# WHAT NEEDS TO BE DONE
Please repeat the stretch of the court order below from "JOSHUA ROBERT LOWRY" through "Motion to Reconsider.", word for word.

# GIVEN PASSAGE
Content starts

United States District Court, S.D. Indiana, Indianapolis Division

March 1, 2019

JAMES F. GRIFFITH, Plaintiff,
v.
F. BRANNICK, D. HASKINS, YARBAR, DEVINE, E. DRADA, N. LYDAY, PHILLIPS, Defendants.

          DAVID A. ARTHUR INDIANA ATTORNEY GENERAL

          JOSHUA ROBERT LOWRY INDIANA ATTORNEY GENERAL

          ORDER ON PLAINTIFF'S VERFIED MOTION TO RECONSIDER PARTS OF ORDER AT DOCKET NO. 104

          MARK J. DINSMORE UNITED STATE MAGISTRATE JUDGE

         This matter is before the Court on Plaintiff's Verified Motion to Reconsider Parts ofOrder on Plaintiff's Verified Fourth and Fifth Motions to Compel Discovery.” [Dkt. 112.] On January 17, 2019, the Court issued its Order [Dkt. 104] on two motions: 1) Plaintiff's Verified Fourth Motion to Compel Discovery [Dkt. 87] and 2) Plaintiff's Verified Fifth Motion to Compel Discovery [Dkt. 93], granting in part and denying in part Plaintiff's motions. For the reasons set forth below, the Court now DENIES Plaintiff's Motion to Reconsider.

Content ends

# DATA EXCERPTS
Content starts

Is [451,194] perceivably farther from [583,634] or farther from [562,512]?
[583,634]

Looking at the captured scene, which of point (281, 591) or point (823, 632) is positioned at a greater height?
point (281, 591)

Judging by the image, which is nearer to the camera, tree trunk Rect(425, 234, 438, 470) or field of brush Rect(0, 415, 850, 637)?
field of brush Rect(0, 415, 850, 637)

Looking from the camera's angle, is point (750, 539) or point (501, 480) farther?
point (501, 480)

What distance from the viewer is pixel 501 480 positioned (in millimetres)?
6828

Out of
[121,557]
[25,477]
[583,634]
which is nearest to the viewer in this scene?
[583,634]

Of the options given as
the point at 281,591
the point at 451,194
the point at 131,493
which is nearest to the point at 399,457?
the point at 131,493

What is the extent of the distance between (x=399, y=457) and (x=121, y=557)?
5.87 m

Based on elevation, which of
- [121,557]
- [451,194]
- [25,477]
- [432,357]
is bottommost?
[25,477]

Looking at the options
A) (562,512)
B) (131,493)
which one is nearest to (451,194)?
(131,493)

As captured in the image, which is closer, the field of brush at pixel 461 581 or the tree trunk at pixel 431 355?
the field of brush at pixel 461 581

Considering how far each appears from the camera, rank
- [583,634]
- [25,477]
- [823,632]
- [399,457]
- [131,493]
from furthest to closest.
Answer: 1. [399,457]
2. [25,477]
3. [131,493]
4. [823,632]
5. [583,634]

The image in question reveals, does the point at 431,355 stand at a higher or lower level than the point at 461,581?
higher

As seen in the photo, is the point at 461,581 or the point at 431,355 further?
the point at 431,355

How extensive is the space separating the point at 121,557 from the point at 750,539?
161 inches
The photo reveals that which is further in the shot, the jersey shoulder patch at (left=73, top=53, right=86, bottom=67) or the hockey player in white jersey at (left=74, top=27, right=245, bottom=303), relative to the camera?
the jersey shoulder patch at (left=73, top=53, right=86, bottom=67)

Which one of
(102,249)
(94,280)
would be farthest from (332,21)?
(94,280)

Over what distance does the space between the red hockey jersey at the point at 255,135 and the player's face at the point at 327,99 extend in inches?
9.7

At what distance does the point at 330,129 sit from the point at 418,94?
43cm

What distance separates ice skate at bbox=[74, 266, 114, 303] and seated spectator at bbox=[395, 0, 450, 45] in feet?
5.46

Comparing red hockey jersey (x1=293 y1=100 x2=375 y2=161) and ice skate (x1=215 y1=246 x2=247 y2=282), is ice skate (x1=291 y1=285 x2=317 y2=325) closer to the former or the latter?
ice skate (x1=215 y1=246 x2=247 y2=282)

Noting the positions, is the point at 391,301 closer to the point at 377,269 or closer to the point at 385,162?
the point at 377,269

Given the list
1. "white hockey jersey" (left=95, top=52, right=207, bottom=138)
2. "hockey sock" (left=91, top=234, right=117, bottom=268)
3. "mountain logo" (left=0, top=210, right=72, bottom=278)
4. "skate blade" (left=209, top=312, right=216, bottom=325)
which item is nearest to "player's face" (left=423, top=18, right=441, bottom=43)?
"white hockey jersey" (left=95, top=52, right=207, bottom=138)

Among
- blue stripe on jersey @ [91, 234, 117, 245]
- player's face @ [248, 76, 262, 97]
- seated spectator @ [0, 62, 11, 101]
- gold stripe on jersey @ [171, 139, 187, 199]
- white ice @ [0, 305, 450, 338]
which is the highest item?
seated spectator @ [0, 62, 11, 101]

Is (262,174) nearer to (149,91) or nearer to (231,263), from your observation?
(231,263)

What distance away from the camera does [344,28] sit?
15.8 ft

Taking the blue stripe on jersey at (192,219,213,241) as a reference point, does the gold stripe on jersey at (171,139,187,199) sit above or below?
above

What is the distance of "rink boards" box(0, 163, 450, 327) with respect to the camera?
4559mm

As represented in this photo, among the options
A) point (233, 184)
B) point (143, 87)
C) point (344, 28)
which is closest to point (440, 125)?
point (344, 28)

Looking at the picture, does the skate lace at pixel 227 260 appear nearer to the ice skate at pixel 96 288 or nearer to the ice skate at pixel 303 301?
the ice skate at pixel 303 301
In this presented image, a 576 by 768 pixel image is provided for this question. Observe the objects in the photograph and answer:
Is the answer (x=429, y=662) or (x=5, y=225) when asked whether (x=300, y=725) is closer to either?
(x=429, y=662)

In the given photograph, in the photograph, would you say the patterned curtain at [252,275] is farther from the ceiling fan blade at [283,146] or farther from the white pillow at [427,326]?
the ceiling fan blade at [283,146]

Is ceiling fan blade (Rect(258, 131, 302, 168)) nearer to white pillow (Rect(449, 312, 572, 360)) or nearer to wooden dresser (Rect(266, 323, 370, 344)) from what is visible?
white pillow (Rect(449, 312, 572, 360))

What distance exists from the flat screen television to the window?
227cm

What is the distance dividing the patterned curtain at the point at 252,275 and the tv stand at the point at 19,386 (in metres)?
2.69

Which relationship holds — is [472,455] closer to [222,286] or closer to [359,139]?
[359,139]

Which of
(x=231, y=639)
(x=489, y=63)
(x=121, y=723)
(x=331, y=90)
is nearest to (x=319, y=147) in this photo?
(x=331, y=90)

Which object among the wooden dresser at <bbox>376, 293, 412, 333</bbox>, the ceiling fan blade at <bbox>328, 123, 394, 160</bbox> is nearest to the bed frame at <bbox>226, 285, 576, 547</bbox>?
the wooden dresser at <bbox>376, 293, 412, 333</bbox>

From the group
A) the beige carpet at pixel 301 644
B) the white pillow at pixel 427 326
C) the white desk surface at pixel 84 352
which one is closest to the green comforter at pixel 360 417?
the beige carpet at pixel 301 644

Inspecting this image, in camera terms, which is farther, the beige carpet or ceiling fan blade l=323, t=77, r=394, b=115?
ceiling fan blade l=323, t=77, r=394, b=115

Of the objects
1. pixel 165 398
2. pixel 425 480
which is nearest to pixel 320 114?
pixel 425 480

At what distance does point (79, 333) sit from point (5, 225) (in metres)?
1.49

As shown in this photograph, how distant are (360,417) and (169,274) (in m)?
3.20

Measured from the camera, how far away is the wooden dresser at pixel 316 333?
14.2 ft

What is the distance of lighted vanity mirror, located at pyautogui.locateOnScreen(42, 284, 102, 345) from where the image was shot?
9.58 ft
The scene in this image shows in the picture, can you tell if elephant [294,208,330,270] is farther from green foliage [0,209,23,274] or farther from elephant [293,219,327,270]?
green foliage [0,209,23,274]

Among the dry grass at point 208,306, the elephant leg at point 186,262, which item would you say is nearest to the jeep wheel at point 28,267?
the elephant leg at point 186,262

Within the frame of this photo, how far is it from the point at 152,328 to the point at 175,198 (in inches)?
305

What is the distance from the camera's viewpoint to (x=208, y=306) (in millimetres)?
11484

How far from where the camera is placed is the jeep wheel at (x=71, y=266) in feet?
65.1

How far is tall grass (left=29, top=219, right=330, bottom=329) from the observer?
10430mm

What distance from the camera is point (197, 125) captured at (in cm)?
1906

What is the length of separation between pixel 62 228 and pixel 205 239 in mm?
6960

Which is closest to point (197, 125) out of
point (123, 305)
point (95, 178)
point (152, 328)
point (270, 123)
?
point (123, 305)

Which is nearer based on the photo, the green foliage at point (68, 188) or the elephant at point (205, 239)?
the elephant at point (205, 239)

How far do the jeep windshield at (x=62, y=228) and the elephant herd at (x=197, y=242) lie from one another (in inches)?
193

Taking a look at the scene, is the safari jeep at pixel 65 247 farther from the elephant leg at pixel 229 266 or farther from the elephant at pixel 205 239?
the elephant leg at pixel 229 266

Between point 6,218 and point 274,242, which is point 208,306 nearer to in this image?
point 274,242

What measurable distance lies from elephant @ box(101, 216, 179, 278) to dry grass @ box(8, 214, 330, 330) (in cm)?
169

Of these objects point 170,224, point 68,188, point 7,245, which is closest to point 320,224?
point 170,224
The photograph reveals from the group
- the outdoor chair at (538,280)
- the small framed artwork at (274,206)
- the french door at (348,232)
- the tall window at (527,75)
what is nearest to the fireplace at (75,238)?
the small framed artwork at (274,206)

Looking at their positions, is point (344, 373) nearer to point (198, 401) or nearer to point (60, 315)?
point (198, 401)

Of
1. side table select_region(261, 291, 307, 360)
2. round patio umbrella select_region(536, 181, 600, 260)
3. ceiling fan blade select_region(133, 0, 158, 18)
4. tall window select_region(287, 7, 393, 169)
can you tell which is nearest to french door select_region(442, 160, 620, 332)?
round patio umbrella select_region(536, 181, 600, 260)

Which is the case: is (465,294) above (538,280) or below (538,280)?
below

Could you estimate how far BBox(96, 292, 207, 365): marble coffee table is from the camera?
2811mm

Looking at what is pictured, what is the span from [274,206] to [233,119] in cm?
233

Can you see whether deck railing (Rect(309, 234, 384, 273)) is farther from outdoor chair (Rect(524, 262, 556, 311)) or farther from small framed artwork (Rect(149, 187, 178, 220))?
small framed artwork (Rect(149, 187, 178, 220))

Content ends

# FINISHED TASK
JOSHUA ROBERT LOWRY INDIANA ATTORNEY GENERAL

          ORDER ON PLAINTIFF'S VERFIED MOTION TO RECONSIDER PARTS OF ORDER AT DOCKET NO. 104

          MARK J. DINSMORE UNITED STATE MAGISTRATE JUDGE

         This matter is before the Court on Plaintiff's Verified Motion to Reconsider Parts ofOrder on Plaintiff's Verified Fourth and Fifth Motions to Compel Discovery.” [Dkt. 112.] On January 17, 2019, the Court issued its Order [Dkt. 104] on two motions: 1) Plaintiff's Verified Fourth Motion to Compel Discovery [Dkt. 87] and 2) Plaintiff's Verified Fifth Motion to Compel Discovery [Dkt. 93], granting in part and denying in part Plaintiff's motions. For the reasons set forth below, the Court now DENIES Plaintiff's Motion to Reconsider.